Exercise passage
[Start of Attachment]

Despite the dramatic economic profile of each decade—superficial prosperity in the 1920s, the agonies of the Great Depression in the 1930s, followed by the miracle of recovery and growth in 1940s—many Americans understood that this was a period with its different industrial and social strands drawn together by science and technology, with ever-faster communication and an ever more diverse range of consumer products. As historian Richard Guy Wilson explains in the 1986 catalog for the exhibition, The Machine Age in America 1918–1941, “The machine age meant actual machines such as giant turbines and new machine materials such as Bakelite, Formica, chrome, aluminum, and stainless steel. The machine age meant new processes—mass production, ‘Fordism’—factories, great corporations, and new ways of hiring. . . . The machine age encompassed the vast new skyscraper city, with its transportation systems compacted one on top of the other, and the new horizon city composed of filling stations, drive-ins, and superhighways.”

[End of Attachment]

Data under study
[Start of Attachment]

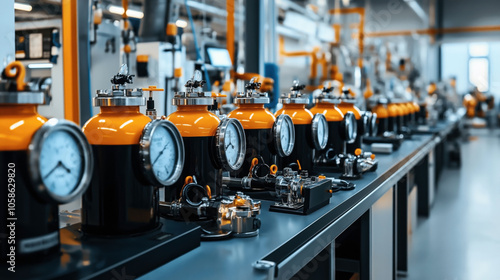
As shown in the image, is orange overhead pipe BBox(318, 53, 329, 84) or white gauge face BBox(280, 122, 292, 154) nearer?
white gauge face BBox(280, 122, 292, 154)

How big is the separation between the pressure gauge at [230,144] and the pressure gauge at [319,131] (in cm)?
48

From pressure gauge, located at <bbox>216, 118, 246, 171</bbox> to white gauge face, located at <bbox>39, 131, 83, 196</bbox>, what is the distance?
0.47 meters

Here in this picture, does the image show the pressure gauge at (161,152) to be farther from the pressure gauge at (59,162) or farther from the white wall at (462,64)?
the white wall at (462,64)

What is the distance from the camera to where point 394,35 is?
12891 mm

[End of Attachment]
[Start of Attachment]

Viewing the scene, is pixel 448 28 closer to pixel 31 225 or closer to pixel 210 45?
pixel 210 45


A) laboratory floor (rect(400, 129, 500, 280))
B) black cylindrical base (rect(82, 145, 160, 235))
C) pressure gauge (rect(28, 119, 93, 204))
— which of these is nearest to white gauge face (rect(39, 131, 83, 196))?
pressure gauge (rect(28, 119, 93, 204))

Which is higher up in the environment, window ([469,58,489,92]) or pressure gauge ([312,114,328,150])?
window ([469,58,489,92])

[End of Attachment]

Exercises
A) Translate this sentence from the machine age passage into Spanish: "The machine age meant new processes—mass production, ‘Fordism’—factories, great corporations, and new ways of hiring."
B) Does each statement agree with the machine age passage? Answer yes or no and quote the words that decide it.
(i) Richard Guy Wilson's catalog was published in 1986.
(ii) The prosperity of the 1920s is described as deep and lasting.
(iii) The exhibition covered the years 1918 through 1941.
The data that come after the passage on the machine age are separate material and have no connection to it.

Solutions per task
A) La era de la máquina significó nuevos procesos —la producción en masa, el «fordismo»—, fábricas, grandes corporaciones y nuevas formas de contratación.

B)
(i) Yes: "in the 1986 catalog for the exhibition"
(ii) No: "superficial prosperity in the 1920s"
(iii) Yes: "The Machine Age in America 1918–1941"